Tidak hanya sampai di situ. Bambang Wuryanto, Ketua Dewan Pimpinan Pusat (DPP) Partai Demokrasi Perjuangan (PDI-P) sekaligus Sekretaris Fraksi PDI-P di Dewan Perwakilan Rakyat (DPR) menegaskan, semua anggota Fraksi PDI-P bulat mendukung revisi Undang-Undang Nomor 30 Tahun 2002 tentang Komisi Pemberantasan Korupsi (KPK). Ia menyebutkan bahwa perintah revisi ini datang langsung dari pimpinan partai berlambang banteng itu. Penegasan tersebut diungkapkan Bambang Wuryanto di Kompleks Parlemen, Senayan, Jakarta, pada Kamis (8/10/2015).
Pada Jumat (5/2/2016) terungkap, dari 45 anggota DPR dari enam fraksi yang menjadi pengusul Revisi UU KPK: 15 orang dari Fraksi PDI-P, 11 orang dari Fraksi Nasdem, 3 orang dari Fraksi Hanura, dan 2 orang dari Fraksi PKB. Kita tahu, Presiden Joko Widodo adalah politisi dari PDI-P. Kita juga tahu, partai politik di atas (PDI-P, Nasdem, Hanura, dan PKB) adalah partai utama pengusung Joko Widodo masuk Istana. Kita pun tahu, 31 dari 45 anggota DPR yang menjadi pengusul Revisi UU KPK tersebut, justru berasal dari partai utama pendukung Joko Widodo. Dari perlakuan Presiden Joko Widodo terhadap KPK sebagai lembaga pemberantasan korupsi dan perlakuan partai pengusungnya terhadap UU KPK, kita tahu, keadaan politik memang tidak berubah.
[caption caption="Beberapa pemain Semar Gugat menampilkan cuplikan adegan di hadapan puluhan awak media, yang menghadiri jumpa pers di Sanggar Teater Koma, Jalan Cempaka Raya No. 15, Bintaro, Jakarta 12330, pada Rabu (24/2/2016). Gugatan terhadap korupsi dan monopoli, yang menjadi roh lakon ini, tetap relevan dengan kondisi terkini, meski naskahnya ditulis 21 tahun yang lalu. Foto: image dynamics"]
[/caption]
Kembali Setelah 21 Tahun
Dengan suaranya yang khas, Nano Riantiarno berujar, ”Korupsi dan monopoli, masih tetap terjadi. Yang paling aneh, keadaan politik tidak berubah. Yang salah siapa, rakyat atau pemerintah? Saya melihat, ini penting untuk diberi tahu.” Nano Riantiarno memberi tahu pihak berwenang, juga publik, melalui pementasan teater. Ia pilih lakon Semar Gugat, yang relevan untuk menggugat kondisi terkini, khususnya terkait korupsi dan monopoli. Lakon ini bukanlah naskah baru. Naskah Semar Gugat ditulis dan dipentaskan Teater Koma pertama kali pada 25 November 1995. Ya, sekitar 21 tahun yang lalu.

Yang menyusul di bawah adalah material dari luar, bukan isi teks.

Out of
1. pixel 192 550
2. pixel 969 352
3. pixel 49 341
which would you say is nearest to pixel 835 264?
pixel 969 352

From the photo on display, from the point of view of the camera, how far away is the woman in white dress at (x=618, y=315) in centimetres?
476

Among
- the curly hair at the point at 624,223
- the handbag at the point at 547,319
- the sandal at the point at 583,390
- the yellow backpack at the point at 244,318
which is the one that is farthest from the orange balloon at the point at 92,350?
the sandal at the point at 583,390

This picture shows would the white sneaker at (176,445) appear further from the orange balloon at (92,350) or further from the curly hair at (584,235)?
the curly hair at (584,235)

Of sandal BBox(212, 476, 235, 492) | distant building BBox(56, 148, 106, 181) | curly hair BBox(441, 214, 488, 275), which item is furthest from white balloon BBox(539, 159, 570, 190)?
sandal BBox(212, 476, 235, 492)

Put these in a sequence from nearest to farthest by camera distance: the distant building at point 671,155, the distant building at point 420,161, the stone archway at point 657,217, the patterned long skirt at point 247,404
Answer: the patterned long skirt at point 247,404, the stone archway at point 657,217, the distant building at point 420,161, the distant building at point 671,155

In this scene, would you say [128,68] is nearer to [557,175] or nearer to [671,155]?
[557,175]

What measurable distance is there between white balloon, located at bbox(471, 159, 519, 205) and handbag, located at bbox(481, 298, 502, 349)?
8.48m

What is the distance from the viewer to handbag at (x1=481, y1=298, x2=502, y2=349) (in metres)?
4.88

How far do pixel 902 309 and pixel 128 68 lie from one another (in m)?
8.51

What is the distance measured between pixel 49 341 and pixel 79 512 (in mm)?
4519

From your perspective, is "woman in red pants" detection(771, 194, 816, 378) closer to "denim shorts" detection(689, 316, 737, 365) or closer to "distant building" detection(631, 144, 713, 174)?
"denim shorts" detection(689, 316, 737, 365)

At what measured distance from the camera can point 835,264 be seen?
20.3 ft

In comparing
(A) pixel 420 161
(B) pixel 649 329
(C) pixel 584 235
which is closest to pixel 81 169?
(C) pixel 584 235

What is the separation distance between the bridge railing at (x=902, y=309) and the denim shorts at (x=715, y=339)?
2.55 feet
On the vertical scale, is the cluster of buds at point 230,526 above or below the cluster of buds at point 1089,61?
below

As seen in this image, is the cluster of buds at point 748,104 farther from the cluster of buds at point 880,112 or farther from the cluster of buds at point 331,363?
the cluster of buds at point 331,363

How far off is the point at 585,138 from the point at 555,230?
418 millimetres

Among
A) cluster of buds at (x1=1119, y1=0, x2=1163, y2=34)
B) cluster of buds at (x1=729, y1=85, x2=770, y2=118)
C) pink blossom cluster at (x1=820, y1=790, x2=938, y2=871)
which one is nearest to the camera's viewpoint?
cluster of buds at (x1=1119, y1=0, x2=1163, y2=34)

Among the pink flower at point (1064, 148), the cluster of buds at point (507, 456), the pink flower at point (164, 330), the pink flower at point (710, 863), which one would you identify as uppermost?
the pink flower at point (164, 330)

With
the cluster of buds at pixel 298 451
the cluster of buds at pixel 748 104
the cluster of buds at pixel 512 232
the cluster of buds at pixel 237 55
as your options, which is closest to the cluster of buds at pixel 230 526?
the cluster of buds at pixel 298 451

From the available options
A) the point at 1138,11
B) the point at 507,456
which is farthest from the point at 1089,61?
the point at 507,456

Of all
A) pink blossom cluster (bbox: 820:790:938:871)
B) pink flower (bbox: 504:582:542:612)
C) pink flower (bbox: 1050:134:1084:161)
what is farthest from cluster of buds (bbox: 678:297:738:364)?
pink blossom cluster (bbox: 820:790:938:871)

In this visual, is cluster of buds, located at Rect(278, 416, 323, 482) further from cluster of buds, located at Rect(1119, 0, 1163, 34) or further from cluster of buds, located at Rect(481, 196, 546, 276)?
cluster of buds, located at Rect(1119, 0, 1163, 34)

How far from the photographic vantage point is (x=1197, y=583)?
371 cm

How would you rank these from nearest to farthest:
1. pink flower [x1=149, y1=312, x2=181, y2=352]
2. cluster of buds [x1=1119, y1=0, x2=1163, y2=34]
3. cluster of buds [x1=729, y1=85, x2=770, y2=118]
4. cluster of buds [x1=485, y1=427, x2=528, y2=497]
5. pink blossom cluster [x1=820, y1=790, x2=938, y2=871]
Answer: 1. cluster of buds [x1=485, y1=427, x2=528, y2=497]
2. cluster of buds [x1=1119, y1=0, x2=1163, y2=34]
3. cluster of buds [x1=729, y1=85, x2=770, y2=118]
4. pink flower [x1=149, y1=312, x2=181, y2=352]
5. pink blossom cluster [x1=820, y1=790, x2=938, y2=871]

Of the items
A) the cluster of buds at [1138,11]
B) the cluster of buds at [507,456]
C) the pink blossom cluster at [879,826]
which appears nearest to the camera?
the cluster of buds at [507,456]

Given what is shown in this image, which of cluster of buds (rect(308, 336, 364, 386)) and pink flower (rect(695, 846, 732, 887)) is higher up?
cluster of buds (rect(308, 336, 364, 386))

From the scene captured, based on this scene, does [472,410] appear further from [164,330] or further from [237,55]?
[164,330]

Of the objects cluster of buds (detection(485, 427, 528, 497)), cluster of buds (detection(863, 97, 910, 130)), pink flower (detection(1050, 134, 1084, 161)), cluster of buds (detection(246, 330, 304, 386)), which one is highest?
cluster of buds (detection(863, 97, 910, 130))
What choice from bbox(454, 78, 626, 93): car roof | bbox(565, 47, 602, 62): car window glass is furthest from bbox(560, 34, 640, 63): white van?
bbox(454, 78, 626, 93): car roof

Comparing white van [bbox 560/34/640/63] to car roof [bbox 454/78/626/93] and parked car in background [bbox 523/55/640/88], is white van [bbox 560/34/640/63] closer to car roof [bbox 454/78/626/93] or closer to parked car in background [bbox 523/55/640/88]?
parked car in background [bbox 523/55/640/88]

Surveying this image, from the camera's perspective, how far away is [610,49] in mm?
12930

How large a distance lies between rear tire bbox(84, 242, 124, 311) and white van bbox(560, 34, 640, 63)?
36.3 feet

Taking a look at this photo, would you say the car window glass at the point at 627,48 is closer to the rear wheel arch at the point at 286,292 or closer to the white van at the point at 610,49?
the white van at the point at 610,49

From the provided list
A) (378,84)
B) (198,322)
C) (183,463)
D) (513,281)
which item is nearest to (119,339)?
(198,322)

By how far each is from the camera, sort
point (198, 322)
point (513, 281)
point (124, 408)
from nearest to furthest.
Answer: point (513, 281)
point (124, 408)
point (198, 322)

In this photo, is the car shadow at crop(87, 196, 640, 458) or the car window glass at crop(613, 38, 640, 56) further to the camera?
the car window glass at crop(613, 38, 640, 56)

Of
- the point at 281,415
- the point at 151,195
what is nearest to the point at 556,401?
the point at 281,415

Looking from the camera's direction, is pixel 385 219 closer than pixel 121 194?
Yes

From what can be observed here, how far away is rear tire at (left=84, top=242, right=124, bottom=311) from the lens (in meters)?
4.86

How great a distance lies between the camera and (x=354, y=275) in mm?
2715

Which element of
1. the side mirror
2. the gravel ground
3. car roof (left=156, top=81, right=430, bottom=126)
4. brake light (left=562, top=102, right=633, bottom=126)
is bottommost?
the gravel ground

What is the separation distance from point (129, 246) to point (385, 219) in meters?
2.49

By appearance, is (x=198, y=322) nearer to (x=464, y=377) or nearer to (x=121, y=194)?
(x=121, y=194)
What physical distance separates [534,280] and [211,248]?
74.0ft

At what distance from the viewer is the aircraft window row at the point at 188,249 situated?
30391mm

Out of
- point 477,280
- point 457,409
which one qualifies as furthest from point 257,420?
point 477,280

Berkat Semar Gugat, Nano Riantiarno mendapat penghargaan South East Asia Writers pada tahun 1998 di Thailand. Penghargaan itu diserahkan langsung oleh Putra Mahkota Kerajaan Thailand, Pangeran Maha Vajiralongkorn. Gugatan terhadap korupsi dan monopoli, yang menjadi roh lakon ini, tetap relevan dengan kondisi terkini, meski naskahnya ditulis 21 tahun yang lalu. Nano Riantiarno menjelaskan, lakon Semar Gugat menjadi sarana untuk menyampaikan kritik sosial, dengan kemasan yang kreatif, yang menjadikannya sebagai pertunjukan yang menarik.